Também a Senhora Procuradora-Geral Adjunta, em funções no Supremo Tribunal de Justiça, afirmando que no acórdão do Tribunal Constitucional que decidiu sobre a reclamação ainda não fora tomada qualquer decisão de fundo, requereu que se desse cumprimento ao decidido, mandando subir os recursos.
Tendo o Conselheiro Relator indeferido a arguição de nulidades
(despacho de 16 de Setembro de 1996, fls. 3576 a 3580), vieram o Ministério Público e C... requerer que, nos termos do artigo 700º, nº 3, do Código de Processo Civil, fosse tirado acórdão pela conferência.
O Supremo Tribunal de Justiça, por acórdão de 7 de Novembro de 1996, confirmou integralmente o despacho reclamado (fls. 3595 a 3596).
6. Deste acórdão foram interpostos recursos para o Tribunal Constitucional pelo Ministério Público e pelo arguido.
O recurso interposto pelo Ministério Público fundamentava-se no artigo 280º, nº 1, alínea b), da Constituição e no artigo 70º, nº 1, alínea b), e nº 2, da Lei do Tribunal Constitucional e tinha como objecto 'a interpretação dada aos artigos 666º e 700º, nº 3 do Código de Processo Civil e 77º, nº 1 e 4 da Lei 28/82', que considerava violadora das 'normas dos artigos 205º a 208º,
212º, 223º e 225º, nºs 1 e 3 da Constituição da República'.

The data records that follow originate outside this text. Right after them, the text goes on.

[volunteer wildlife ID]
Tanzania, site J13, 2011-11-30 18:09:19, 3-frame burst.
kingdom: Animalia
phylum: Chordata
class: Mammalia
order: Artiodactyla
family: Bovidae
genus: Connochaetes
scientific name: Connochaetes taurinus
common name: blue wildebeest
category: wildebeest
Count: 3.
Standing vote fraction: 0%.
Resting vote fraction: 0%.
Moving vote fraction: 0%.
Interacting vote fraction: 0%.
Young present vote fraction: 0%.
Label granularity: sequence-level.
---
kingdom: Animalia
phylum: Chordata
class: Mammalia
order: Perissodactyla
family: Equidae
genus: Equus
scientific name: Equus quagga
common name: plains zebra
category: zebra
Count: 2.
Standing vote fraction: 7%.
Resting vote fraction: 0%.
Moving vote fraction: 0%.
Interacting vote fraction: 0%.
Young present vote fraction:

O arguido fundamentou o seu recurso nos artigos 280º, nº 1, alínea b), da Constituição e 70º, nº 1, alínea b), da Lei do Tribunal Constitucional – pedindo a apreciação da constitucionalidade, já anteriormente suscitada, das normas do artigo 668º, nº 1, alíneas e) e d), do Código de Processo Civil, – e nos artigos 280º, nº 1, alínea a), da Constituição e 70º, nº 1, alínea a), da Lei do Tribunal Constitucional – relativamente às normas do artigo 666º, nº 1, do Código de Processo Civil e do artigo 77º, nº 4, da Lei do Tribunal Constitucional [certamente por lapso, indica-se o artigo 74º, nº 4], cuja aplicação teria sido recusada na decisão recorrida.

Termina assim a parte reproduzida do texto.